Directions for this task> The reply should hold only the lines from the one with "class: Mammalia" through the end of the data, each given exactly.

BEGIN Provided information

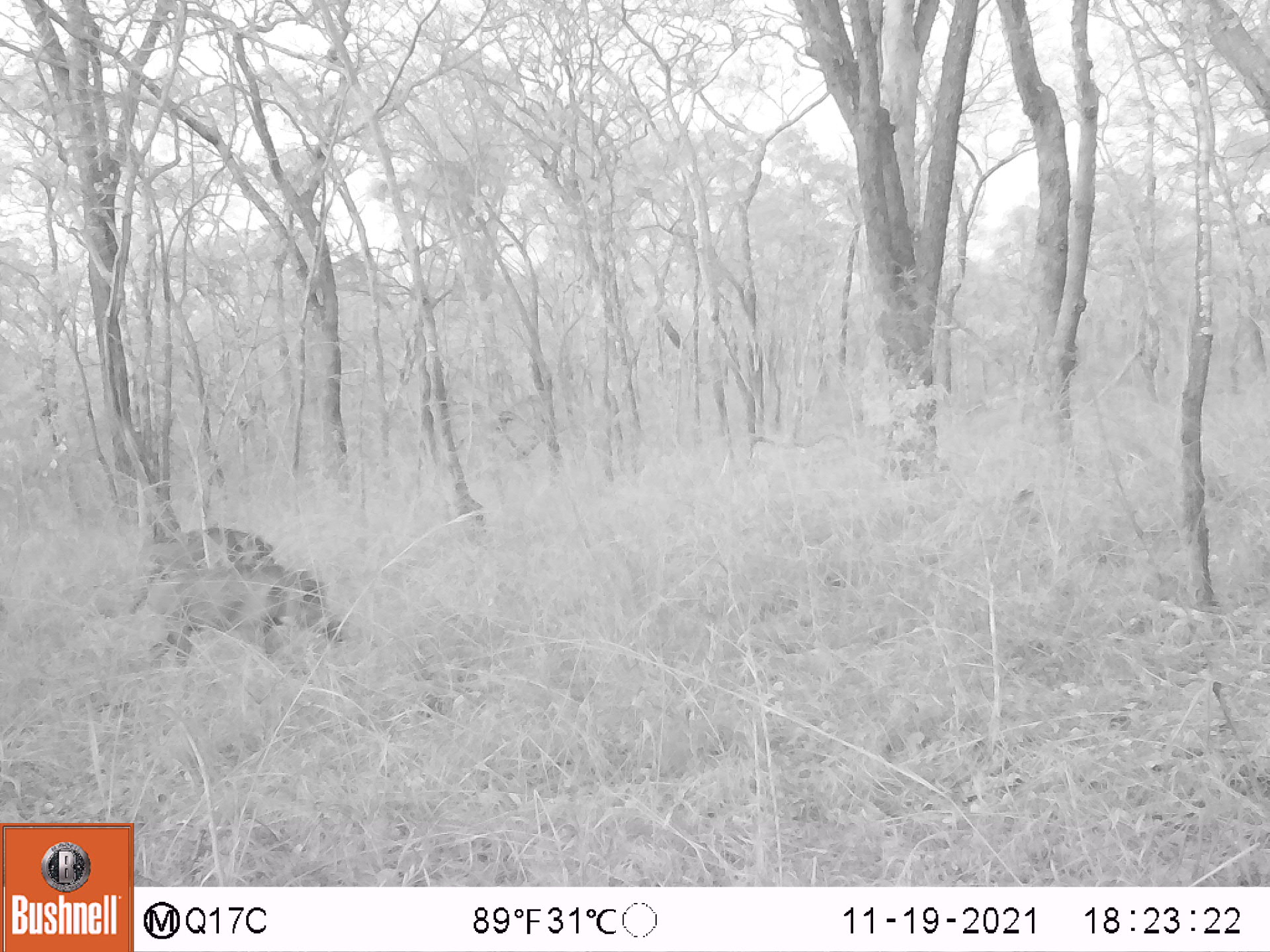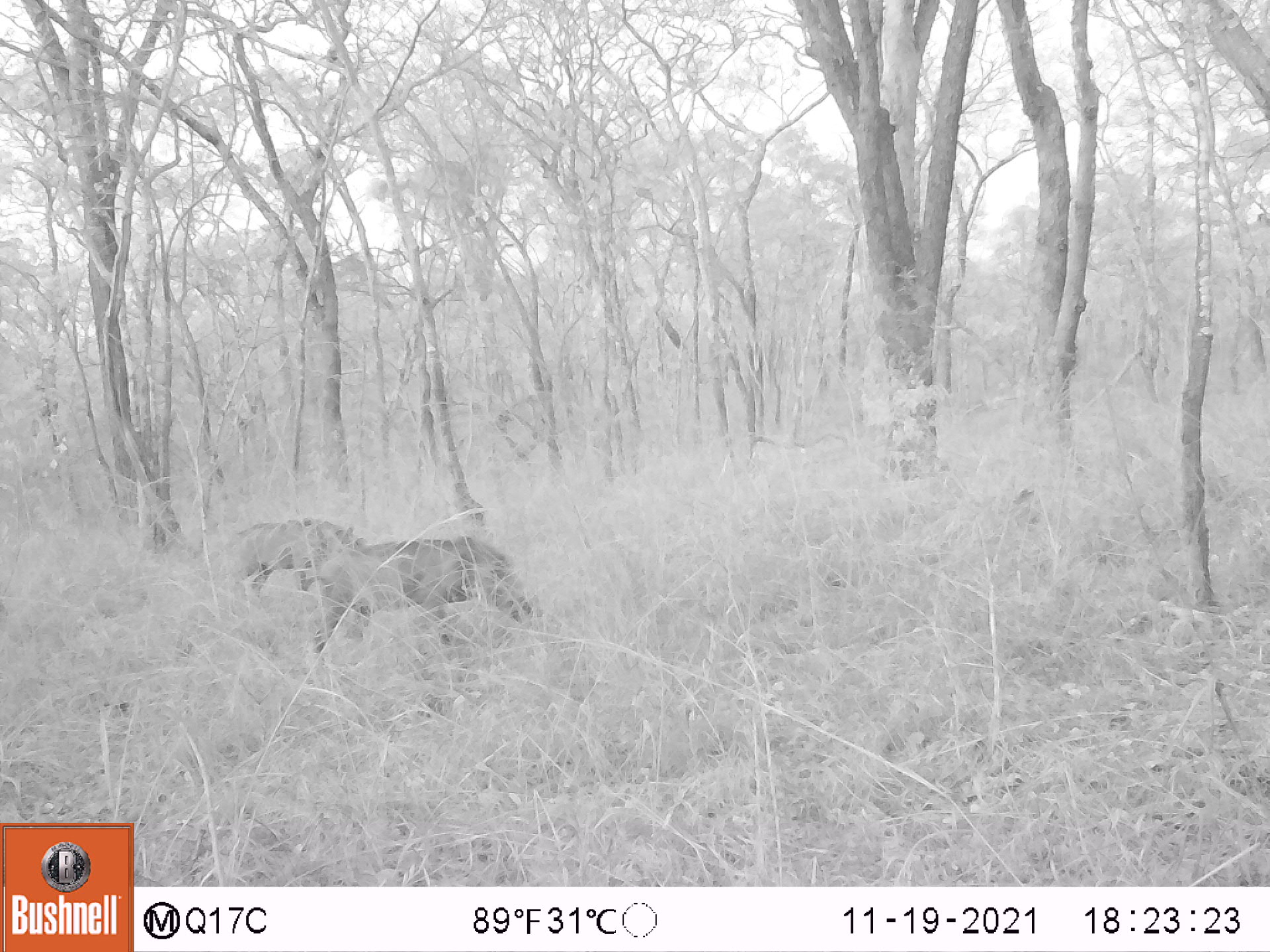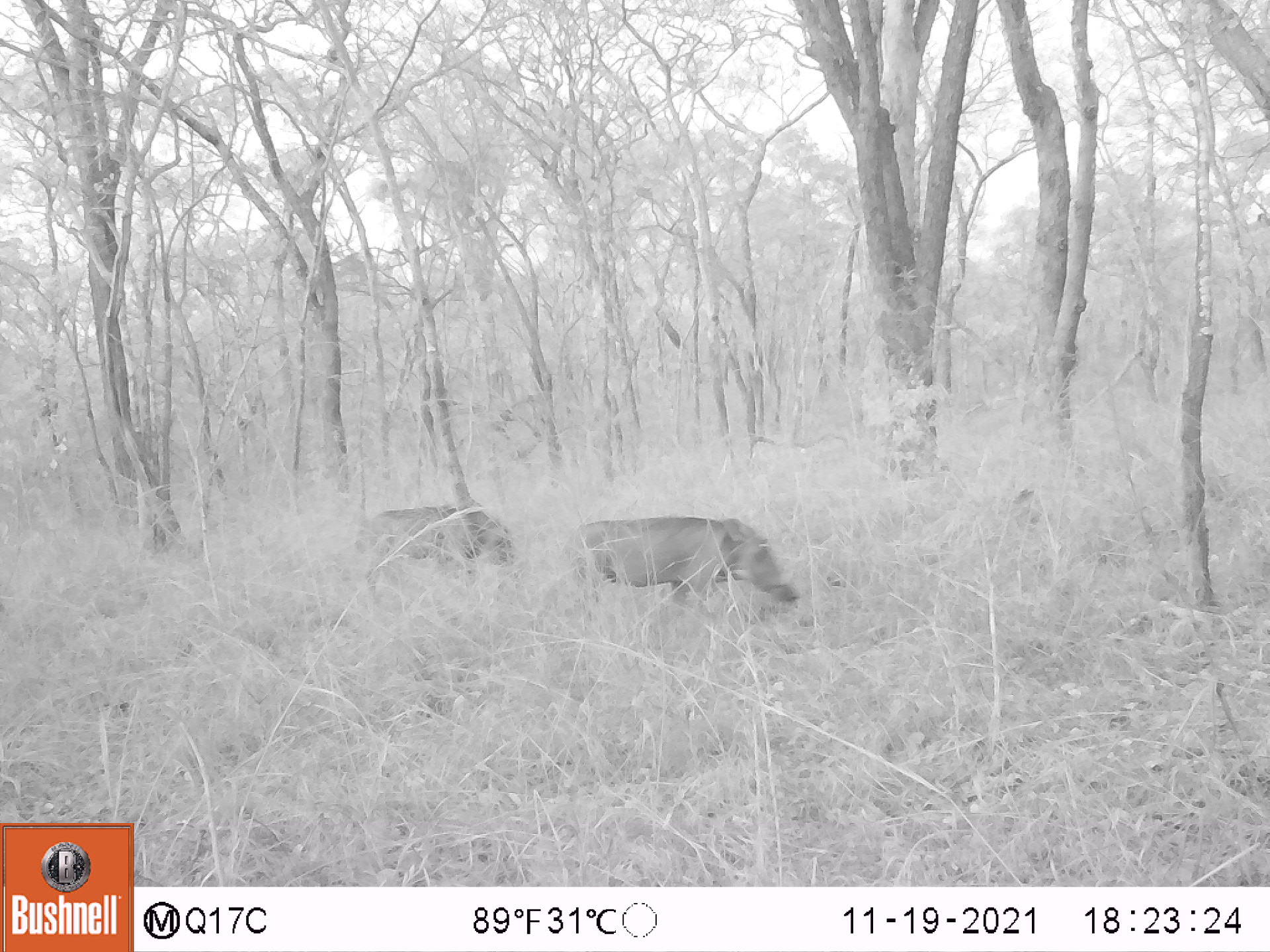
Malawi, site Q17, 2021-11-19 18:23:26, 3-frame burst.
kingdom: Animalia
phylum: Chordata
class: Mammalia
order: Artiodactyla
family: Suidae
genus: Phacochoerus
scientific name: Phacochoerus africanus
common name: common warthog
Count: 2.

END Provided information

Exercise response>
class: Mammalia
order: Artiodactyla
family: Suidae
genus: Phacochoerus
scientific name: Phacochoerus africanus
common name: common warthog
Count: 2.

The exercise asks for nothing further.